Appropriations funding bills are high on the Senate’s list of action items. A health care-related spending bill will be debated soon and is likely to pass. It’s less clear how that bill gets reconciled with the House version and eventually reaches the president’s desk. Congress is likely to either pass a continuing resolution to provide funding through the November elections, or the Senate version will prevail in a larger omnibus bill.
White House and Administrative Actions
The White House and federal agencies have already taken a range of administrative actions that negatively impact the ACA:
- The Centers for Medicare & Medicaid Services (CMS) has reduced navigator funding previously allocated to assist consumers using Healthcare.gov (the federal marketplace).
- The Trump administration has opted not to fund cost-sharing reductions, increasing premiums for purchasers of health plans through state or federal marketplaces.
- Risk-adjustment payments to insurers were halted and then reinstated, increasing uncertainty for insurers.
- The individual mandate is no longer being enforced by the Internal Revenue Service, thus reducing marketplace utilization and increasing premiums.
- The administration has advanced rules increasing the availability of plans that are not compliant with the ACA, such as association health plans, which offer narrower benefit packages and lower premiums than ACA-compliant plans.
On August 1, additional regulatory efforts altered the ACA. The new short-term, limited-duration insurance final rule extended the period during which short-term health plans can be offered from 3 months to 36 months. Such plans offer lower premiums but also thinner benefit coverage, and have the potential to undermine the marketplace by luring away healthier people and leaving the remaining customer base with a preponderance of complex needs and higher costs.

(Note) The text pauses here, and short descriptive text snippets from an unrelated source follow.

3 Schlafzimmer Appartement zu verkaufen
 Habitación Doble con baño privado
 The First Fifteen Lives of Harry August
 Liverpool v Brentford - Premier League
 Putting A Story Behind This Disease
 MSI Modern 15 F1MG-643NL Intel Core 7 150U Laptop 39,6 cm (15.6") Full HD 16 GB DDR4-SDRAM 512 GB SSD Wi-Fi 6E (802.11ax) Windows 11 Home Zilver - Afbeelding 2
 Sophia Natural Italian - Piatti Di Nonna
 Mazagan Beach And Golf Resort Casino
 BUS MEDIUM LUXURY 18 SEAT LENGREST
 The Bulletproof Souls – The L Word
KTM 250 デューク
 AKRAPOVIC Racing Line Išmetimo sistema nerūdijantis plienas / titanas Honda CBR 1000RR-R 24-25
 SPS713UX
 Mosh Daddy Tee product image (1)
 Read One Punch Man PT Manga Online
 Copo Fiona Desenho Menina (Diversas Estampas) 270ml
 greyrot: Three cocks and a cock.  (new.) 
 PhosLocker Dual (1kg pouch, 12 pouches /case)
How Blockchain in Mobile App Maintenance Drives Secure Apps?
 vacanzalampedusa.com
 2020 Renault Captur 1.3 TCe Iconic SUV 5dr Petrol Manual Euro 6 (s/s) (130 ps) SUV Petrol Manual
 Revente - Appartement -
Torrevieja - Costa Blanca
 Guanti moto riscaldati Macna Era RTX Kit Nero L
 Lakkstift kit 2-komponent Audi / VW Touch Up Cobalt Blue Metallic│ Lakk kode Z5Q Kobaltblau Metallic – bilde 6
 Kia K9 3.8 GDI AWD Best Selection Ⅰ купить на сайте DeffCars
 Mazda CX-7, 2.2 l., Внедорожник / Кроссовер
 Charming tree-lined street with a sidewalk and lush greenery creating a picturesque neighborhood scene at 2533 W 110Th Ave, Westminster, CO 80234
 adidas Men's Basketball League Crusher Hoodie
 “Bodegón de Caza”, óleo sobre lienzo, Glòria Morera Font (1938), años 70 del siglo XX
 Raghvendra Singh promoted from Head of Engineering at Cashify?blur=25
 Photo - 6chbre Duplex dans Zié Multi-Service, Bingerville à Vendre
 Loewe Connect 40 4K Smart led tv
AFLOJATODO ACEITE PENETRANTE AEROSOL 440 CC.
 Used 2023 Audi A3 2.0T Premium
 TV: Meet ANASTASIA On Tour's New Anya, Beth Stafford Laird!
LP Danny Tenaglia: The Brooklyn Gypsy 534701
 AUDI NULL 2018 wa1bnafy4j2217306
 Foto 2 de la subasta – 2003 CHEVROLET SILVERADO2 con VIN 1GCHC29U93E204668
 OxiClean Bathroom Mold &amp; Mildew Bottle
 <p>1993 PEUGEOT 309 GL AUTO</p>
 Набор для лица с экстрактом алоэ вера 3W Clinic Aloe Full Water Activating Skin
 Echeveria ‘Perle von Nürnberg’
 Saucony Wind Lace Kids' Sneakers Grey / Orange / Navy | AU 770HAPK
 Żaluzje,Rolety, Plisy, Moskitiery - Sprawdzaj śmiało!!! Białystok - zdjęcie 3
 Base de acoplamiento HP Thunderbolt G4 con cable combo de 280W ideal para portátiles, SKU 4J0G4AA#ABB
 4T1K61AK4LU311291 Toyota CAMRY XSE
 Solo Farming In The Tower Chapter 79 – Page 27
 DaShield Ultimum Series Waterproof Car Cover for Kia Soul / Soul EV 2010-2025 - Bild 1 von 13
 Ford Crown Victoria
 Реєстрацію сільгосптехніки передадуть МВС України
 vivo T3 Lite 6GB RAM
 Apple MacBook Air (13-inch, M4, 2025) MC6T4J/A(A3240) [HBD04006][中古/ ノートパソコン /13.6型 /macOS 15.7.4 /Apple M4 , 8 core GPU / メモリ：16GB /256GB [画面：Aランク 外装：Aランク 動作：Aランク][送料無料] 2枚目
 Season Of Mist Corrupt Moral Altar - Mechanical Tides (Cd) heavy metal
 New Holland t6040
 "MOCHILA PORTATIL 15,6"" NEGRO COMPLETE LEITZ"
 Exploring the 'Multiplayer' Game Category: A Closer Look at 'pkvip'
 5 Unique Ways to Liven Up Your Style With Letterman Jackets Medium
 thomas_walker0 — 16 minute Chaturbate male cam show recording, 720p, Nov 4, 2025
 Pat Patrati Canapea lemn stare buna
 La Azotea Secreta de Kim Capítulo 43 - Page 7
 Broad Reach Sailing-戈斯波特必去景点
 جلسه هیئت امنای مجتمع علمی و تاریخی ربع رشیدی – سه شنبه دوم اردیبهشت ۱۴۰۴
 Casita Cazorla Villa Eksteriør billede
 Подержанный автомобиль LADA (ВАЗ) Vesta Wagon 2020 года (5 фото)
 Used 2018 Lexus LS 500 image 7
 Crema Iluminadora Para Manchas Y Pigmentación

Changing the risk pool in this way results in increases in premiums for the individuals who remain. California and several other states already have regulatory structures in place or are expected to respond to limit the expansion of short-term plans.
We also are likely to see activity related to Medicaid work requirement waivers. CMS has approved work requirement proposals from four states and proposals from seven or more additional states are currently being considered. There may also be state responses to court rulings on existing Medicaid work requirements, such as those in Kentucky. CMS opened a second public comment period regarding Kentucky’s waiver and is soliciting input through August 18.
Finally, the Trump administration intends to help state Medicaid programs address rising medication costs. Few details have been shared, but CMS Administrator Seema Verma recently highlighted her agency’s approval of Oklahoma’s plan to use value-based purchasing to negotiate supplemental price rebates with drug distributors. Under Oklahoma’s plan, if a drug fails to achieve intended clinical outcomes, the state would receive higher rebates to offset the difference. Verma also indicated that the administration hopes to work with Congress to repeal 2010 legislation that caps the Medicaid rebate levels that drugmakers can be required to pay.
We don’t have a crystal ball, of course, and much remains to be seen regarding what actions Congress, the White House, and federal agencies might take to affect the ACA in the next few months. Whatever may occur, the outcome of the midterm elections will shape health policy for years to come.